(What you will do): Pick out each row below that contains the word "smallest" and copy those rows in full. Case counts.

(Information shown):

= = = = = = =

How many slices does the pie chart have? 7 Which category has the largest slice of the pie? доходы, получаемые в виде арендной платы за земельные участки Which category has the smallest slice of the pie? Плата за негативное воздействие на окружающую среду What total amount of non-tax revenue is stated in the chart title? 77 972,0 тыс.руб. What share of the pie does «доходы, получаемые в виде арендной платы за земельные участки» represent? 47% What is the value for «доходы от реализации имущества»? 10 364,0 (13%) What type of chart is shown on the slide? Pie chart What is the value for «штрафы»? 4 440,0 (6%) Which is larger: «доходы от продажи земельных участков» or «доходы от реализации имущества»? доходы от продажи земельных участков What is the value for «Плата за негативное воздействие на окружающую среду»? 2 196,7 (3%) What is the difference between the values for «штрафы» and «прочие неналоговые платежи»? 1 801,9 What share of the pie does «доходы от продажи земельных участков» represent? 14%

= = = = = = =

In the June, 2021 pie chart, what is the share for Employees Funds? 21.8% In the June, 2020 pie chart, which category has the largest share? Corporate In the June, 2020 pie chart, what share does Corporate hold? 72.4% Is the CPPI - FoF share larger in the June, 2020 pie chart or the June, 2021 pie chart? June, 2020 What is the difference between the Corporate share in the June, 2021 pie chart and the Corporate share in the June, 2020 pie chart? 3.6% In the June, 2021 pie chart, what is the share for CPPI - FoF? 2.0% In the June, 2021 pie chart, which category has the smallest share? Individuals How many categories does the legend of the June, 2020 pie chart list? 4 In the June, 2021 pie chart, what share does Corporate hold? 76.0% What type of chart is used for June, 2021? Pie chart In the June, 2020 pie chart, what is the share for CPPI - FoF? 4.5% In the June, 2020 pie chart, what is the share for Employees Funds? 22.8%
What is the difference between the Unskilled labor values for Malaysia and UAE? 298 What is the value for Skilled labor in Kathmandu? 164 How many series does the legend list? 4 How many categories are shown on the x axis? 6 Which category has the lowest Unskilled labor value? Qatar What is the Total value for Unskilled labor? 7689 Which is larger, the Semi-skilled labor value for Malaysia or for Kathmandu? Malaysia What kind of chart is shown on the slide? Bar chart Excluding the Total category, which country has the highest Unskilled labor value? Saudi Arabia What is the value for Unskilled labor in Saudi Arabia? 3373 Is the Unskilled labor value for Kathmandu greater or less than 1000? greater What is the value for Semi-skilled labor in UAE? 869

= = = = = = =

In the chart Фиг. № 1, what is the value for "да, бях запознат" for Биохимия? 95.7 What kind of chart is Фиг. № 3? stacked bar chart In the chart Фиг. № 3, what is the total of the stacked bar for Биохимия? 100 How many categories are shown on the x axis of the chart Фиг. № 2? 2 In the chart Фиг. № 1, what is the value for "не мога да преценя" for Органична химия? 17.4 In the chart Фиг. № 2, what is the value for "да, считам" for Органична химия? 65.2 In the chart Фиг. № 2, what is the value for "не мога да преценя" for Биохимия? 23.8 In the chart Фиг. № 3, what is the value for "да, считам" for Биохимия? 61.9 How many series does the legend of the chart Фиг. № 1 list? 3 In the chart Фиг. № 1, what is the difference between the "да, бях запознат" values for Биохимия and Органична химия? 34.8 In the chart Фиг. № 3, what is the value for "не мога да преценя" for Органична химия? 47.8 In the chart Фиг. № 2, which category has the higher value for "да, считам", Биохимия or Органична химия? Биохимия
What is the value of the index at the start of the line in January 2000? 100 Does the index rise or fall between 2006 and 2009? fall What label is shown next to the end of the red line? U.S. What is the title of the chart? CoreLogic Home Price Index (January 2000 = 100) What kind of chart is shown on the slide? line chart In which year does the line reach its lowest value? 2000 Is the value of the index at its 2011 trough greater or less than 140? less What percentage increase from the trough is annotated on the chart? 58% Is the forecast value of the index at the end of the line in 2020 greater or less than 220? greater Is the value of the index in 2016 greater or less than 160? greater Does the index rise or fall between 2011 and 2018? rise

= = = = = = =

(Output for this exercise):
How many slices does the pie chart have? 7 Which category has the largest slice of the pie? доходы, получаемые в виде арендной платы за земельные участки Which category has the smallest slice of the pie? Плата за негативное воздействие на окружающую среду What total amount of non-tax revenue is stated in the chart title? 77 972,0 тыс.руб. What share of the pie does «доходы, получаемые в виде арендной платы за земельные участки» represent? 47% What is the value for «доходы от реализации имущества»? 10 364,0 (13%) What type of chart is shown on the slide? Pie chart What is the value for «штрафы»? 4 440,0 (6%) Which is larger: «доходы от продажи земельных участков» or «доходы от реализации имущества»? доходы от продажи земельных участков What is the value for «Плата за негативное воздействие на окружающую среду»? 2 196,7 (3%) What is the difference between the values for «штрафы» and «прочие неналоговые платежи»? 1 801,9 What share of the pie does «доходы от продажи земельных участков» represent? 14%
In the June, 2021 pie chart, what is the share for Employees Funds? 21.8% In the June, 2020 pie chart, which category has the largest share? Corporate In the June, 2020 pie chart, what share does Corporate hold? 72.4% Is the CPPI - FoF share larger in the June, 2020 pie chart or the June, 2021 pie chart? June, 2020 What is the difference between the Corporate share in the June, 2021 pie chart and the Corporate share in the June, 2020 pie chart? 3.6% In the June, 2021 pie chart, what is the share for CPPI - FoF? 2.0% In the June, 2021 pie chart, which category has the smallest share? Individuals How many categories does the legend of the June, 2020 pie chart list? 4 In the June, 2021 pie chart, what share does Corporate hold? 76.0% What type of chart is used for June, 2021? Pie chart In the June, 2020 pie chart, what is the share for CPPI - FoF? 4.5% In the June, 2020 pie chart, what is the share for Employees Funds? 22.8%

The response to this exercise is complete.